§ **Your task**
Print out the data below with every line intact.

*** Opening Data for analysis ***

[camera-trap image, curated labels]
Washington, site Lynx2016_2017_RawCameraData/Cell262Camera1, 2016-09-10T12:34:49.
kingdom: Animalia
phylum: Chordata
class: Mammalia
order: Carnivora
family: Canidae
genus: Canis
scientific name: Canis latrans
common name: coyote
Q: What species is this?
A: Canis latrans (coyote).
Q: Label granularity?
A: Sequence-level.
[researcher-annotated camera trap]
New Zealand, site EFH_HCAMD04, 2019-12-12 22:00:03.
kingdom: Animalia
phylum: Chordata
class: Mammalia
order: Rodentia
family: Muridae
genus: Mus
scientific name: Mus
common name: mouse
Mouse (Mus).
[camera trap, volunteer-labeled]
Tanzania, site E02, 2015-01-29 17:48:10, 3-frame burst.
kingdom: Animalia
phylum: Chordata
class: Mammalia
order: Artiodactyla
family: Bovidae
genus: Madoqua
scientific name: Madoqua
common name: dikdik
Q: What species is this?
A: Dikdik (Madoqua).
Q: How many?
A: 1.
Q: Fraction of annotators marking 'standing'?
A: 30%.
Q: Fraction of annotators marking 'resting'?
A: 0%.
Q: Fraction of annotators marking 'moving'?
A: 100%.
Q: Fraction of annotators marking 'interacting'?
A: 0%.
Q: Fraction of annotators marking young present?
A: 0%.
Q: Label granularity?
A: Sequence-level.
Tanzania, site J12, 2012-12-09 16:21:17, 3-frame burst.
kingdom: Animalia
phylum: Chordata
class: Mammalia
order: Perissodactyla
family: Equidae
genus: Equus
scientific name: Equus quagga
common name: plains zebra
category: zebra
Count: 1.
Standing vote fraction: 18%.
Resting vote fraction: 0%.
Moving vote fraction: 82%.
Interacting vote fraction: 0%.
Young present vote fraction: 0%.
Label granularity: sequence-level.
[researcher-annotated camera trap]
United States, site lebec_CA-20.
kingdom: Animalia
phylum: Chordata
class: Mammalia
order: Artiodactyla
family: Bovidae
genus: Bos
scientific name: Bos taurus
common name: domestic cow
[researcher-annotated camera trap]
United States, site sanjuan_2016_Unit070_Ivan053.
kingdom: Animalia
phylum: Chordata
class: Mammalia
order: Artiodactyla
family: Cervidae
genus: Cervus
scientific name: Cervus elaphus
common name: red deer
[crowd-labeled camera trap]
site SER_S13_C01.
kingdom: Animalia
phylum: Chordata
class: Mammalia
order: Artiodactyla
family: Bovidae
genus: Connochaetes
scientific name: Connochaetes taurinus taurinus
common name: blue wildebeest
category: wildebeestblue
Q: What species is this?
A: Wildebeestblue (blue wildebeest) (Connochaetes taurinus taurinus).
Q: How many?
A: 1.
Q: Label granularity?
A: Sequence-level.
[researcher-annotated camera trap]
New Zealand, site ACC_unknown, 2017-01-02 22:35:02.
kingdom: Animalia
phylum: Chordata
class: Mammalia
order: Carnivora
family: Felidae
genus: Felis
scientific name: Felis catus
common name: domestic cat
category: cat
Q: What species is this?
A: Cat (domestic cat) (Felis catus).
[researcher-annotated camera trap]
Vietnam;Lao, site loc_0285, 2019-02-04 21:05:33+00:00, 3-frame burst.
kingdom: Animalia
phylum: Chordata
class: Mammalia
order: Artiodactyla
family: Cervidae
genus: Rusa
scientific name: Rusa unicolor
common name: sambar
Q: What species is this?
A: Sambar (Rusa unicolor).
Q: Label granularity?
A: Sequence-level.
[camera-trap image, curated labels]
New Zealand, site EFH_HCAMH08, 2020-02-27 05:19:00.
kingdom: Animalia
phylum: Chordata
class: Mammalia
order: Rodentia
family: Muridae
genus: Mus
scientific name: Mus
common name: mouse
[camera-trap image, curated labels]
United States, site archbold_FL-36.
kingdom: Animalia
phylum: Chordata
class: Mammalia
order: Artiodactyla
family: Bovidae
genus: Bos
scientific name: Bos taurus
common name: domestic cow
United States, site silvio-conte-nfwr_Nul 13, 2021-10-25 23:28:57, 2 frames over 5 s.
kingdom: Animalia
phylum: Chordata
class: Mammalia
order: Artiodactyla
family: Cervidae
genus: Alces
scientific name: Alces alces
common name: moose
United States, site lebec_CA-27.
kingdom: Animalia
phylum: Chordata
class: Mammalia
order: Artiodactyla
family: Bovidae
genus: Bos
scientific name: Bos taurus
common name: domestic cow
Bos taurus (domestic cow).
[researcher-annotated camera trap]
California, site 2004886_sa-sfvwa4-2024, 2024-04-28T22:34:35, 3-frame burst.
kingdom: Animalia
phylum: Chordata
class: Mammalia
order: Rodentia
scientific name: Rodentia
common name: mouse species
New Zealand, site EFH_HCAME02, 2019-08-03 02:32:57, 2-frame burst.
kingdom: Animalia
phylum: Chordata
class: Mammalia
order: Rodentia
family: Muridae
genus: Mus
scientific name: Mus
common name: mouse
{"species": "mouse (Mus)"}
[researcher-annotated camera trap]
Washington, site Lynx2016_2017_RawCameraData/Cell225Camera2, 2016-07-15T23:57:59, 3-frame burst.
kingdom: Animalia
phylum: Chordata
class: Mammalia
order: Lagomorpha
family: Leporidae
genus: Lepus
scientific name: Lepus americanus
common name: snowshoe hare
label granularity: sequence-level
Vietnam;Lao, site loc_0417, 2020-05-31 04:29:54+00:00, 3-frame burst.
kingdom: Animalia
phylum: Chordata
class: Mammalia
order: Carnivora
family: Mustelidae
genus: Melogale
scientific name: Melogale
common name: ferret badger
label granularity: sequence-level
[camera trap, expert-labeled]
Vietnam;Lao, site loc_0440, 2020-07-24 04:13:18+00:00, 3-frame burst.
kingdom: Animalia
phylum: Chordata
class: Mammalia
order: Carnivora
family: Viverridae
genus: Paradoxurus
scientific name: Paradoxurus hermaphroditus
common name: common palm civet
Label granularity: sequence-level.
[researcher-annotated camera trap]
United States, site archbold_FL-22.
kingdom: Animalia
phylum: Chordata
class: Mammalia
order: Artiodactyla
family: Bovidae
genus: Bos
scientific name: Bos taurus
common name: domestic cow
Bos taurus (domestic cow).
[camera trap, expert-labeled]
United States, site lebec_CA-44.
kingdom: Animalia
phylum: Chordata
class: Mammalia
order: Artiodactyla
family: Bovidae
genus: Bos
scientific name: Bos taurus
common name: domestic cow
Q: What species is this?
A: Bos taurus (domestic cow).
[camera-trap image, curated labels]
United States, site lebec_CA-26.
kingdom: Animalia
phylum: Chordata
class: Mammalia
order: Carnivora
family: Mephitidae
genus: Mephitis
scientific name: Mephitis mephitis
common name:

*** Closing Data for analysis ***

§ **Solution to the exercise**
[camera-trap image, curated labels]
Washington, site Lynx2016_2017_RawCameraData/Cell262Camera1, 2016-09-10T12:34:49.
kingdom: Animalia
phylum: Chordata
class: Mammalia
order: Carnivora
family: Canidae
genus: Canis
scientific name: Canis latrans
common name: coyote
Q: What species is this?
A: Canis latrans (coyote).
Q: Label granularity?
A: Sequence-level.
[researcher-annotated camera trap]
New Zealand, site EFH_HCAMD04, 2019-12-12 22:00:03.
kingdom: Animalia
phylum: Chordata
class: Mammalia
order: Rodentia
family: Muridae
genus: Mus
scientific name: Mus
common name: mouse
Mouse (Mus).
[camera trap, volunteer-labeled]
Tanzania, site E02, 2015-01-29 17:48:10, 3-frame burst.
kingdom: Animalia
phylum: Chordata
class: Mammalia
order: Artiodactyla
family: Bovidae
genus: Madoqua
scientific name: Madoqua
common name: dikdik
Q: What species is this?
A: Dikdik (Madoqua).
Q: How many?
A: 1.
Q: Fraction of annotators marking 'standing'?
A: 30%.
Q: Fraction of annotators marking 'resting'?
A: 0%.
Q: Fraction of annotators marking 'moving'?
A: 100%.
Q: Fraction of annotators marking 'interacting'?
A: 0%.
Q: Fraction of annotators marking young present?
A: 0%.
Q: Label granularity?
A: Sequence-level.
Tanzania, site J12, 2012-12-09 16:21:17, 3-frame burst.
kingdom: Animalia
phylum: Chordata
class: Mammalia
order: Perissodactyla
family: Equidae
genus: Equus
scientific name: Equus quagga
common name: plains zebra
category: zebra
Count: 1.
Standing vote fraction: 18%.
Resting vote fraction: 0%.
Moving vote fraction: 82%.
Interacting vote fraction: 0%.
Young present vote fraction: 0%.
Label granularity: sequence-level.
[researcher-annotated camera trap]
United States, site lebec_CA-20.
kingdom: Animalia
phylum: Chordata
class: Mammalia
order: Artiodactyla
family: Bovidae
genus: Bos
scientific name: Bos taurus
common name: domestic cow
[researcher-annotated camera trap]
United States, site sanjuan_2016_Unit070_Ivan053.
kingdom: Animalia
phylum: Chordata
class: Mammalia
order: Artiodactyla
family: Cervidae
genus: Cervus
scientific name: Cervus elaphus
common name: red deer
[crowd-labeled camera trap]
site SER_S13_C01.
kingdom: Animalia
phylum: Chordata
class: Mammalia
order: Artiodactyla
family: Bovidae
genus: Connochaetes
scientific name: Connochaetes taurinus taurinus
common name: blue wildebeest
category: wildebeestblue
Q: What species is this?
A: Wildebeestblue (blue wildebeest) (Connochaetes taurinus taurinus).
Q: How many?
A: 1.
Q: Label granularity?
A: Sequence-level.
[researcher-annotated camera trap]
New Zealand, site ACC_unknown, 2017-01-02 22:35:02.
kingdom: Animalia
phylum: Chordata
class: Mammalia
order: Carnivora
family: Felidae
genus: Felis
scientific name: Felis catus
common name: domestic cat
category: cat
Q: What species is this?
A: Cat (domestic cat) (Felis catus).
[researcher-annotated camera trap]
Vietnam;Lao, site loc_0285, 2019-02-04 21:05:33+00:00, 3-frame burst.
kingdom: Animalia
phylum: Chordata
class: Mammalia
order: Artiodactyla
family: Cervidae
genus: Rusa
scientific name: Rusa unicolor
common name: sambar
Q: What species is this?
A: Sambar (Rusa unicolor).
Q: Label granularity?
A: Sequence-level.
[camera-trap image, curated labels]
New Zealand, site EFH_HCAMH08, 2020-02-27 05:19:00.
kingdom: Animalia
phylum: Chordata
class: Mammalia
order: Rodentia
family: Muridae
genus: Mus
scientific name: Mus
common name: mouse
[camera-trap image, curated labels]
United States, site archbold_FL-36.
kingdom: Animalia
phylum: Chordata
class: Mammalia
order: Artiodactyla
family: Bovidae
genus: Bos
scientific name: Bos taurus
common name: domestic cow
United States, site silvio-conte-nfwr_Nul 13, 2021-10-25 23:28:57, 2 frames over 5 s.
kingdom: Animalia
phylum: Chordata
class: Mammalia
order: Artiodactyla
family: Cervidae
genus: Alces
scientific name: Alces alces
common name: moose
United States, site lebec_CA-27.
kingdom: Animalia
phylum: Chordata
class: Mammalia
order: Artiodactyla
family: Bovidae
genus: Bos
scientific name: Bos taurus
common name: domestic cow
Bos taurus (domestic cow).
[researcher-annotated camera trap]
California, site 2004886_sa-sfvwa4-2024, 2024-04-28T22:34:35, 3-frame burst.
kingdom: Animalia
phylum: Chordata
class: Mammalia
order: Rodentia
scientific name: Rodentia
common name: mouse species
New Zealand, site EFH_HCAME02, 2019-08-03 02:32:57, 2-frame burst.
kingdom: Animalia
phylum: Chordata
class: Mammalia
order: Rodentia
family: Muridae
genus: Mus
scientific name: Mus
common name: mouse
{"species": "mouse (Mus)"}
[researcher-annotated camera trap]
Washington, site Lynx2016_2017_RawCameraData/Cell225Camera2, 2016-07-15T23:57:59, 3-frame burst.
kingdom: Animalia
phylum: Chordata
class: Mammalia
order: Lagomorpha
family: Leporidae
genus: Lepus
scientific name: Lepus americanus
common name: snowshoe hare
label granularity: sequence-level
Vietnam;Lao, site loc_0417, 2020-05-31 04:29:54+00:00, 3-frame burst.
kingdom: Animalia
phylum: Chordata
class: Mammalia
order: Carnivora
family: Mustelidae
genus: Melogale
scientific name: Melogale
common name: ferret badger
label granularity: sequence-level
[camera trap, expert-labeled]
Vietnam;Lao, site loc_0440, 2020-07-24 04:13:18+00:00, 3-frame burst.
kingdom: Animalia
phylum: Chordata
class: Mammalia
order: Carnivora
family: Viverridae
genus: Paradoxurus
scientific name: Paradoxurus hermaphroditus
common name: common palm civet
Label granularity: sequence-level.
[researcher-annotated camera trap]
United States, site archbold_FL-22.
kingdom: Animalia
phylum: Chordata
class: Mammalia
order: Artiodactyla
family: Bovidae
genus: Bos
scientific name: Bos taurus
common name: domestic cow
Bos taurus (domestic cow).
[camera trap, expert-labeled]
United States, site lebec_CA-44.
kingdom: Animalia
phylum: Chordata
class: Mammalia
order: Artiodactyla
family: Bovidae
genus: Bos
scientific name: Bos taurus
common name: domestic cow
Q: What species is this?
A: Bos taurus (domestic cow).
[camera-trap image, curated labels]
United States, site lebec_CA-26.
kingdom: Animalia
phylum: Chordata
class: Mammalia
order: Carnivora
family: Mephitidae
genus: Mephitis
scientific name: Mephitis mephitis
common name:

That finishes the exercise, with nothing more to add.